GERUSALEMME — È da dodici anni che l’emiro del Qatar ospita i leader di Hamas, ed è da un mese che li ha avvertiti di prepararsi al trasloco. È stato Antony Blinken a trasmettere il messaggio al premier Mohammed bin Abdulrahman Al Thani in aprile, come erano stati gli americani a chiedere nel 2012 al piccolo regno nel Golfo di offrire una sede ai leader dell’organizzazione. L’obiettivo era tenere aperto un canale per mediare con il gruppo che spadroneggia su Gaza dal 2007, da quando ne ha tolto il controllo con le armi al presidente Abu Mazen.
Pressioni diplomatiche
Adesso il segretario di Stato sta usando tutte le pressioni, compreso lo sfratto, perché Hamas accetti l’ultima proposta che i negoziatori stanno discutendo in Egitto. Soprattutto ha voluto chiarire al Qatar che una risposta negativa a questo punto non è accettabile. Così — attraverso i media sauditi — i jihadisti lasciano trapelare che sono disposti a procedere con il piano per la pausa nei combattimenti: sarebbe diviso in tre fasi e durante la prima — lunga sei settimane — verrebbero rilasciati 33 ostaggi israeliani tra donne, minori, anziani e malati.

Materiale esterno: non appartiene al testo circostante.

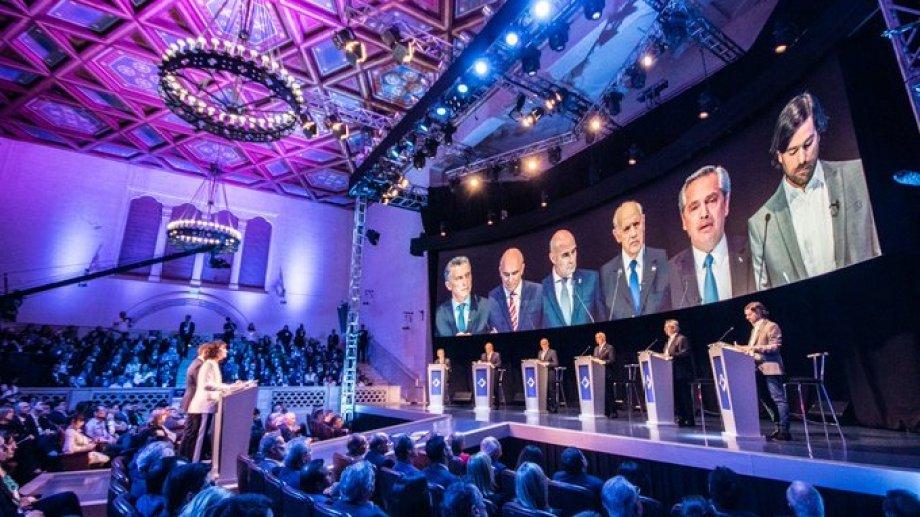 Los seis candidatos tuvieron sus idas y vueltas picantes. - (Foto: gentileza)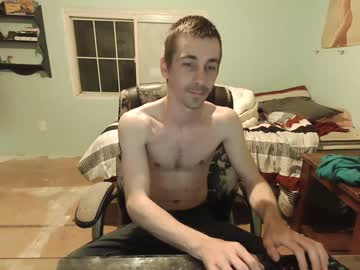 [10-02-21] l1v1nth3dr3am private show video from Chaturbate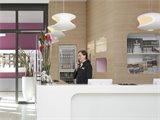 WELCOME HOTEL FRANKFURT - Empfang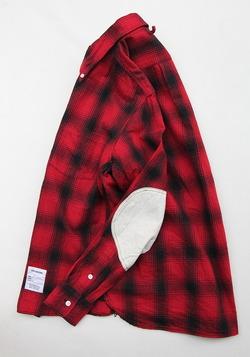 Your Uniform 3 Needles Ombre Check BD Shirt Elbow Patch (2)
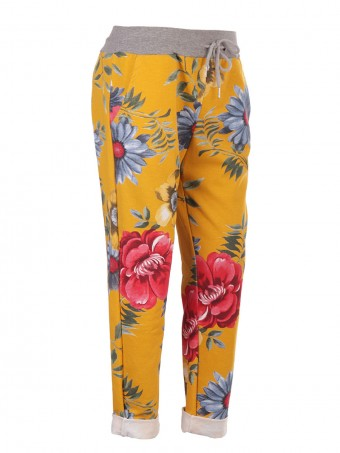 Italian Floral Print Trouser With Drawstring Waist Belt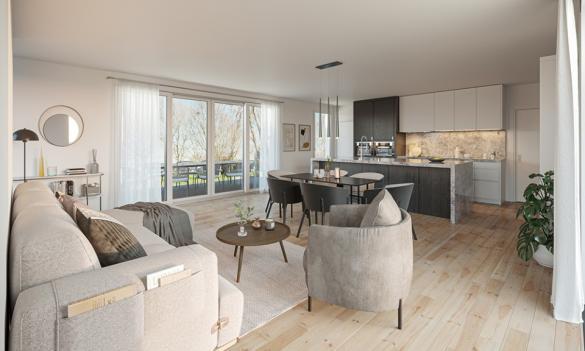 Maison+Terrain à vendre .(160 m²)(OLIVET) avec (MAISONS FRANCE CONFORT)
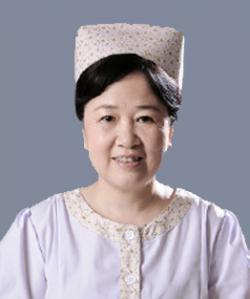 杨媚 Yang Mei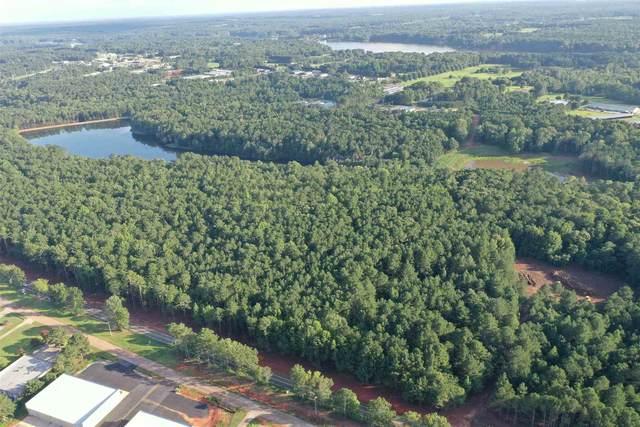 143 Acres Scott Road, Eatonton, GA 31024 (MLS #59993) :: Team Lake Country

Nei passaggi successivi i soldati e gli uomini con meno di 50 anni verrebbero scambiati con altri detenuti palestinesi. Sempre secondo fonti saudite, gli israeliani sarebbero pronti a scarcerare Marwan Barghouti, condannato a cinque ergastoli: dovrebbe però andarsene a Gaza, lui originario della Cisgiordania e dove vive la famiglia. Dai palestinesi, da molti diplomatici internazionali e da qualche israeliano è considerato l’unico vero successore all’anziano raìs.
Negoziazioni in corso
I rappresentanti di Hamas sono al Cairo, mentre Benjamin Netanyahu avrebbe rinviato la partenza della delegazione guidata dal direttore del Mossad. Sempre il primo ministro ha lasciato trapelare ieri due messaggi che vogliono ridurre le aspettative per una svolta nei negoziati: una «fonte politica di alto livello» — come viene identificato dai giornalisti locali — ha ribadito che l’esercito procederà in ogni caso con l’invasione di Rafah; la stessa fonte qualche ora dopo ha spiegato che per Israele non è possibile aderire a un cessate il fuoco permanente. I leader dell’organizzazione palestinese avevano invece spiegato di aver ricevuto garanzie sulla fine del conflitto e sul ritiro delle truppe dalla Striscia.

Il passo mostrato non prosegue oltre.